-- SELECTION --
___

What the heck are homemade micro weights?
When I belonged to a commercial gym, all the dumbbells went up in increments of five pounds. It took me what seemed like forever to jump from benching 70lb dumbbells to 75lb ones. This is why the Ironmaster adjustable dumbbell system appealed to me because you can go up in increment's of 2.5 lbs.
Even with dumbbells that can be adjusted by 2.5 lbs, lifters that have been training for a while find it hard to increase poundage’s by simply adding a 2.5 lb plate, and to keep the bar or especially dumbbells balanced, you have to add two 2.5 lb plates for a minimum total of five lbs.
This is where micro weights come into play. Sometimes just by adding one or two extra pounds to a certain lift, this can help you break through a plateau or sticking point. While it's not much weight in the grand scheme of things, it may be just enough to stimulate your system into lifting more than it did the workout before. Micro loading works by adding steady increases, however small, to your workouts.
Even if you add just 1 lb a week to your dumbbell presses, that’s over 50 lbs in a year! That’s great progress.
Check out how this weight lifter uses micro weights:
1. Buy a power rack. Not a smith machine, not a cable attachment power rack, but a simple, basic power rack.
2. Get a standard 1" weight bar.
3. Buy plates in pairs; 2-1/2, 5, 7-1/2, 10, 12-1/2, 20, 25, 50, 100 lb weights.
4. Buy steel washers with a 1" diameter opening. 30 washers total.
5. Buy a wall clock with a sweep second hand.
6. Buy a Manta Ray attachment
7. Buy 4 bar clips.
Set up the power rack. They sell them on the internet. Check around for prices. New York Barbell sells good ones. The bar and plates usually can be found at Sports Authority. Buy what you can, a couple each time you have the money, starting with the lightest weight first.
Hardware shops and boat suppliers sell the washers.
Set the support bars about 1" below your shoulder height.
Set the Manta Ray attachment in the center of the bar.
Place the wall clock on the wall about 1 ft below your eye-level height.

___

-- GIVEN DATA --
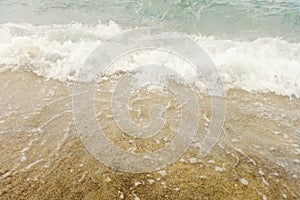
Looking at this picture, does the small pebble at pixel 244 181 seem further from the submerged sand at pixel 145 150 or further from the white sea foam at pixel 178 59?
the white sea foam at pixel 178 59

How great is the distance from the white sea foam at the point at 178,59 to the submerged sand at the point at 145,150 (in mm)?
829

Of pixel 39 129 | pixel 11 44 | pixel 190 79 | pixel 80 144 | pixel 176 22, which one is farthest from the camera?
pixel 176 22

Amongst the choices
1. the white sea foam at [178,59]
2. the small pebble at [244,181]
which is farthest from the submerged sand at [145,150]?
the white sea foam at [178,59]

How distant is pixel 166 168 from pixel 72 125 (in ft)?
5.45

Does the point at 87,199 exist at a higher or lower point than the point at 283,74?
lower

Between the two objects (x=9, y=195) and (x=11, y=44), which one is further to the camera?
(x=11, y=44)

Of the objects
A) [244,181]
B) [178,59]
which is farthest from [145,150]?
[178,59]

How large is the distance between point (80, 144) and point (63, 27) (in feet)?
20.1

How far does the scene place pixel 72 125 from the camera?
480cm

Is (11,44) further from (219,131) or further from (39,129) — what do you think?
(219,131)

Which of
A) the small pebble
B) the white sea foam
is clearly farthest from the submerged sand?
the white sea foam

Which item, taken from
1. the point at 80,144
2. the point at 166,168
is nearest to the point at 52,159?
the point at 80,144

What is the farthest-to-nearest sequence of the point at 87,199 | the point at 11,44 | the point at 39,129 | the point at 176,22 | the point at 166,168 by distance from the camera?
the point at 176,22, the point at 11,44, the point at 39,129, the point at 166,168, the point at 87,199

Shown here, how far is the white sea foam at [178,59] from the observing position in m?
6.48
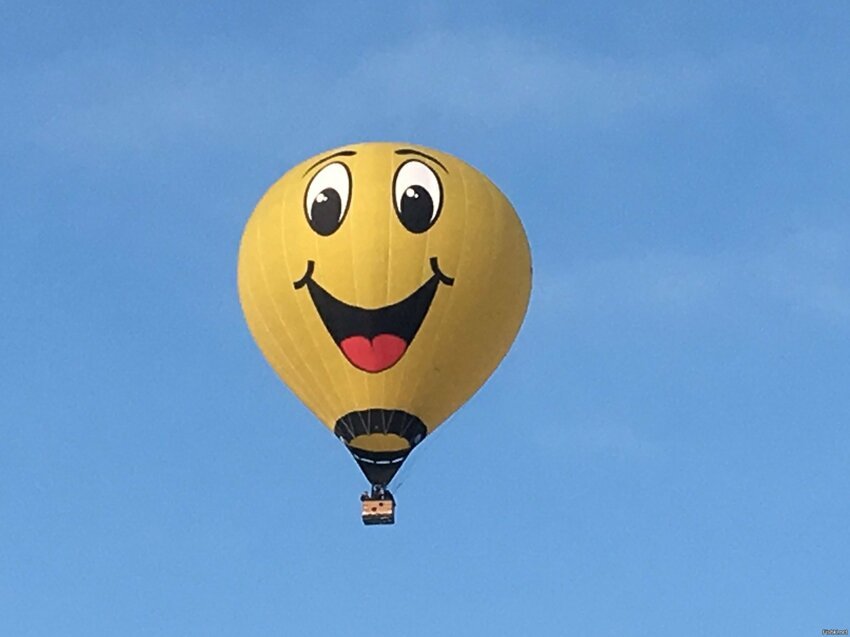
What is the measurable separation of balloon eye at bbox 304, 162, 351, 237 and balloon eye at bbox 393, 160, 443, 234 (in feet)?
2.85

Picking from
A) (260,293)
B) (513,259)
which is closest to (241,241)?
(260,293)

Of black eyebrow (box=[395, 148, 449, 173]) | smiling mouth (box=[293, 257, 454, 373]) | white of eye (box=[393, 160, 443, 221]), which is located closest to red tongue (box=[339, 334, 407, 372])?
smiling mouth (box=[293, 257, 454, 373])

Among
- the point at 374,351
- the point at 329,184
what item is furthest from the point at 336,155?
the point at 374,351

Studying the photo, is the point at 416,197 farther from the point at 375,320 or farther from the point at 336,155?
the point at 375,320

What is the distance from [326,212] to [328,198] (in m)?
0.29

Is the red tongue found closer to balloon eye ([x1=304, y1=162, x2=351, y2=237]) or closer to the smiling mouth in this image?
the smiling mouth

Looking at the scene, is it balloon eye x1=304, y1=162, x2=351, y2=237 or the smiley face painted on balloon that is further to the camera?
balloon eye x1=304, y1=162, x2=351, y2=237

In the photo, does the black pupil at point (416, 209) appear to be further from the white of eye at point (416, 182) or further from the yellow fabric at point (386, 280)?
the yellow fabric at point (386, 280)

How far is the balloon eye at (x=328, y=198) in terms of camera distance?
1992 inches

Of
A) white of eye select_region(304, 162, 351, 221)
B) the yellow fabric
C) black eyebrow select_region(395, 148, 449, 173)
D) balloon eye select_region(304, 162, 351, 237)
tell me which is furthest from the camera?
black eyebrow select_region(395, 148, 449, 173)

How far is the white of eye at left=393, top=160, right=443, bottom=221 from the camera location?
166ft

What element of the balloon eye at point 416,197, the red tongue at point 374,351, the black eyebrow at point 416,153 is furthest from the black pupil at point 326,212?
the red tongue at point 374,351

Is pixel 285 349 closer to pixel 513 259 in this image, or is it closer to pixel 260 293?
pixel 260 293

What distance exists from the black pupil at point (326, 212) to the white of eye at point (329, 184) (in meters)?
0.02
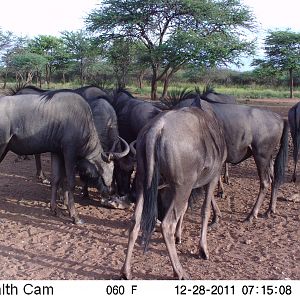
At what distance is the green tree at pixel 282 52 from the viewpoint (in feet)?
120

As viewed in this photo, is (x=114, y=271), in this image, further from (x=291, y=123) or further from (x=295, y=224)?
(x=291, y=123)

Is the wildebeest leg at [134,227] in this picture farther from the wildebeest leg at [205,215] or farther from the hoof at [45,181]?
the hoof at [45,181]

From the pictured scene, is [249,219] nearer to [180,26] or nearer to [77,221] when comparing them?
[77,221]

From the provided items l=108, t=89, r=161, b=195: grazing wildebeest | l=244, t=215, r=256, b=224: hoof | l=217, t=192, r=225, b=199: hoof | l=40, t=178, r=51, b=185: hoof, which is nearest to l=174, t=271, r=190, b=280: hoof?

___

Extend the micro weights article above, picking up after its final line.

-- SOLVED PROBLEM --
Standing, facing the wall clock, squat down slightly and raise up the bar from the power rack, balancing the bar with your hands. Watch the clock. Hold the bar for 1 minute. Slowly lower the bar.
Wait a week.
Next week, put on 6 washers, 3 on one side, 3 on the other. Put 2 bar clips on one side, 2 on the other, to hold the washers on the bar.
Lift, hold, drop.
Come back another week...
Add 6 more washers. Lift, hold, drop.
Come back another week.
When you have put all the washers on the bar, take the washers off and replace them with a couple of 2-1/2 lb. plates.
Weeks go by, add more washers. When you put on all the washers, take them off, and the 2-1/2 lb. plates off, put on the 5 lb. plates, and so on, and so on.
Here is what is happening;
You start out lifting and holding a 15 lb. bar. As time goes by, you SLOWLY increase the weight on the bar and on your body.
As the bar get's heavier and heavier plates, your body muscles have to MORE AND MORE join in to hold up the weight. Your body HAS to get stronger to hold up the weight. Because you are increasing the weight so slowly, your body does not feel the increased weight.
After a while, the weight get's really heavy. One day you are pushing 100 lbs, and heavier! The heavier the weight, the LONGER time you need to recover from the "lift and hold." That is why you spend 1 week between lifting! Muscles grow stronger when you are resting, not during the lifting.
I started out at about age 40 doing this. I wore a medium shirt, and weighed 190 lbs. As the years went by, I got bigger and heavier, and my shirt size went to large, then xl, and now xxl. My body weight went from 190 lbs. to my present 287 pounds! I am now age 56.
Guys get smaller and weaker as they get older. I got bigger, and stay big and strong. I do not get any bigger as I do not keep increasing my lifting weight. I peaked at 587 pounds of lifting weight. So I cut back the weight 3 times to a present 415 lbs. on the bar. Amazingly, after about 5 current years of lifting the same weight, it still feels REALLY HEAVY.
My body, especially my lower back (80% of your back is muscle), is very strong. I can bend over and pickup fire hydrants at work!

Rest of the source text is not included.